Segment Start: Page extract
Concurrency and Multithreading in Python

Both in software and in the real world, there are many types of processes with steps that can be executed concurrently. Consider for example if you're cooking dinner, you can boil water, preheat the oven, and chop vegetables at the same time. Performing these steps in parallel is so obvious that it would feel foolish to complete each task end-to-end one after another. The same can be said about many types of processes in software, which makes concurrency—and recognizing when to use it—a very powerful tool to have at your disposal. In this blog post, I explore the concept of concurrency and provide some examples of multithreaded code in Python.

Threads

Consider the following python script: hello.py.

python
import os import threading if __name__ == '__main__': print(os.getpid()) print(threading.current_thread().name) print("Hello World!")

When I run python3 hello.py, my operating system creates a process with a PID which runs the script. On execution, the Python interpreter creates a main thread to read and execute the code line by line, giving the following output:

215826 MainThread Hello World!

The process has a PID of 215826, and a single thread with the name MainThread. This one-to-one relationship of process to thread is the default in Python and most languages, but it is not a requirement. We can use multithreading to create many more threads in addition to our MainThread, forming a one-to-many relationship between the parent process and the child threads. Each thread has its own registers and call stack, but shares the same heap and source code as all other threads.

Thread Diagram

Multithreading

Let's create a basic class with a thread pool and a shared counter. We'll add an increment method to sleep for 1 second, increment the shared counter, and print the current count. Our script will create a thread pool, and call increment for each thread based on a thread_count argument. I've added --lock and --wait arguments as well; we will come back to these later.
Segment End: Page extract
# Complete the following
1. In the post on Python multithreading, what does each thread keep as its own?
2. Write the next part of the post on Python multithreading, beginning after its last sentence.
The data that comes next is separate from the post on Python multithreading.
Segment Start: Entries provided
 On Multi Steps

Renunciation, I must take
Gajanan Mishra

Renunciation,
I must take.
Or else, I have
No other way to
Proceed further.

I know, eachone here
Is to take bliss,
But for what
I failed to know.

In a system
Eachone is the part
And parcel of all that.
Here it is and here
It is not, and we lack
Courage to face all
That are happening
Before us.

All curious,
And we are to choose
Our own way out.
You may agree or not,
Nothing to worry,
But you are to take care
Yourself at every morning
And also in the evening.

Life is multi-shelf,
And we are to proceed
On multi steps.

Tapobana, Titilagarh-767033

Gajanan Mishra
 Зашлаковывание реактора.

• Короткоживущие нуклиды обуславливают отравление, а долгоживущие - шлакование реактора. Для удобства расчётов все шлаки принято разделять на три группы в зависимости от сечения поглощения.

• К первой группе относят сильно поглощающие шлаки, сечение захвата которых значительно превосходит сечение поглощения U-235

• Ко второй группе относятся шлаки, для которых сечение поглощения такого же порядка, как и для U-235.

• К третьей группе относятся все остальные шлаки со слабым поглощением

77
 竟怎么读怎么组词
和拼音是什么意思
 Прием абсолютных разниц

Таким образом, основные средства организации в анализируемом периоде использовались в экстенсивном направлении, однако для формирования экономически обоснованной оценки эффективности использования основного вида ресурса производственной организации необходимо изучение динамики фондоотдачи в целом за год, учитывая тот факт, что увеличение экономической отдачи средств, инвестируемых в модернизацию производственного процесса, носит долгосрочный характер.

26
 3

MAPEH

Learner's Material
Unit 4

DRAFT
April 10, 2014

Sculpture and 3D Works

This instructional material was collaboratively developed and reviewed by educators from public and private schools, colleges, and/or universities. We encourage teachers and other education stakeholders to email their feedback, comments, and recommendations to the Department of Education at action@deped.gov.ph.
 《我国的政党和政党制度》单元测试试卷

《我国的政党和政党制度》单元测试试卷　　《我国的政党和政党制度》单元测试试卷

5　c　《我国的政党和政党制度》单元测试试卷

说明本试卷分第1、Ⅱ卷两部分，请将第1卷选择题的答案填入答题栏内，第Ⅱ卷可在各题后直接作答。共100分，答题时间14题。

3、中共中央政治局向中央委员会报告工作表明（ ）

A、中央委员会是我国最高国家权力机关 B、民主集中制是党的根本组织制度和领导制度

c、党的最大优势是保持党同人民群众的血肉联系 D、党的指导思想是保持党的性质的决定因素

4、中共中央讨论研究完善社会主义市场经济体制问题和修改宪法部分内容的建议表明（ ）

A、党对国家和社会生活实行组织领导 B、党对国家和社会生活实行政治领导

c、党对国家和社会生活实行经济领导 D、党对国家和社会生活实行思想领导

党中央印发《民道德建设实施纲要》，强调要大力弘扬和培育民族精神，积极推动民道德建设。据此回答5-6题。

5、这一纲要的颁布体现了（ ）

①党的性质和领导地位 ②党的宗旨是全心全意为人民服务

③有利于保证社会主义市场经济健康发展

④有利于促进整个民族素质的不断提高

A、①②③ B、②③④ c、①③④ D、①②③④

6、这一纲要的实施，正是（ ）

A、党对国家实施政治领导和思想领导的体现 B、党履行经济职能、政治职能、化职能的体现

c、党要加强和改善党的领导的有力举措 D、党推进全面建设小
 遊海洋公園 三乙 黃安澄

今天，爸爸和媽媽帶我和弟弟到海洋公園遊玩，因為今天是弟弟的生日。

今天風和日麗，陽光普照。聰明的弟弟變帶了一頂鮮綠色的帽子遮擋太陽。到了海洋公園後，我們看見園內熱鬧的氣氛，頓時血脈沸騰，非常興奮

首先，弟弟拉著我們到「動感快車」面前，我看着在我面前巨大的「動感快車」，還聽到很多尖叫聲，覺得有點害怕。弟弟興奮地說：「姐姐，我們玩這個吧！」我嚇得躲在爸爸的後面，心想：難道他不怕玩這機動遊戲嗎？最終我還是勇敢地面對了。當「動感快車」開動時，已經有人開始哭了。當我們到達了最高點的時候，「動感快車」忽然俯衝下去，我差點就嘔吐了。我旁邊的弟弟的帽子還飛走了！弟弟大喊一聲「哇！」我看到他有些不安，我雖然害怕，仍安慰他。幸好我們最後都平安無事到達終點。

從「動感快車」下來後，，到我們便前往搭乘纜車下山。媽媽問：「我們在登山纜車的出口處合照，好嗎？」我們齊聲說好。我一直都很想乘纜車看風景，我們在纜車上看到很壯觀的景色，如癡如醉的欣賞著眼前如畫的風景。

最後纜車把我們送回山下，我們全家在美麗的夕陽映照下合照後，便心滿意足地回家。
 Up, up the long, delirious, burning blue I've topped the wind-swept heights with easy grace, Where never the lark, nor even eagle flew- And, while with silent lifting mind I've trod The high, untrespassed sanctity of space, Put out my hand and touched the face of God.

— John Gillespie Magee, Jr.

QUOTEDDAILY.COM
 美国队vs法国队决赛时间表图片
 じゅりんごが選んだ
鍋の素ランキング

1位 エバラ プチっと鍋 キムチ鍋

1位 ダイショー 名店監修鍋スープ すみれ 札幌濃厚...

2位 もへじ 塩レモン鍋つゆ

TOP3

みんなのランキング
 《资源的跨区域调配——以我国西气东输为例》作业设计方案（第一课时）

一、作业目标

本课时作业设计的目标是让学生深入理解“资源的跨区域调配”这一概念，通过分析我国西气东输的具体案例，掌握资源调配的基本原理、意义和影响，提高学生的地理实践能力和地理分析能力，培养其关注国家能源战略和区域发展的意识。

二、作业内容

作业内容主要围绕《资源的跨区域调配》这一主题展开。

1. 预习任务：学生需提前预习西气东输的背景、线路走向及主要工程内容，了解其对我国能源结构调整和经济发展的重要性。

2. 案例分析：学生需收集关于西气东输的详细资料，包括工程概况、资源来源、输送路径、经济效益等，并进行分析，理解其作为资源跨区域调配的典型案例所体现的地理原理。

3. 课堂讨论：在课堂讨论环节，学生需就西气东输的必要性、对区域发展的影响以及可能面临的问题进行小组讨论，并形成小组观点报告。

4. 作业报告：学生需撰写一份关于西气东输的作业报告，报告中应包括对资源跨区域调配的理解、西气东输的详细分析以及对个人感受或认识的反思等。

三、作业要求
Segment End: Entries provided
# Response list
1. Each thread has its own registers and call stack.

2.
python
import concurrent.futures import threading import argparse import time class ThreadPool: def __init__(self, num_threads): self.num_threads = num_threads self.count = 0 self.pool = concurrent.futures.ThreadPoolExecutor(max_workers=num_threads) self.lock = threading.Lock() def increment(self): time.sleep(1) self.count += 1 print(self.count) def increment_with_lock(self): time.sleep(1) with self.lock: self.count += 1 print(self.count) if __name__ == "__main__": parser = argparse.ArgumentParser(description="Processing CLI args.") parser.add_argument("thread_count", type=int, help="Number of threads") parser.add_argument("--lock", action="store_true", help="Whether to use locking (True/False)") parser.add_argument("--wait", action="store_true", help="Whether to wait to shutdown thread pool (True/False)") args = parser.parse_args() thread_count = args.thread_count lock = args.lock wait = args.wait pool = ThreadPool(thread_count) for i in range(thread_count): if lock: pool.pool.submit(pool.increment_with_lock) else: pool.pool.submit(pool.increment) pool.pool.shutdown(wait=wait) print('done')

Let's test out our script with a few different arguments for thread_count and compare the runtime and output.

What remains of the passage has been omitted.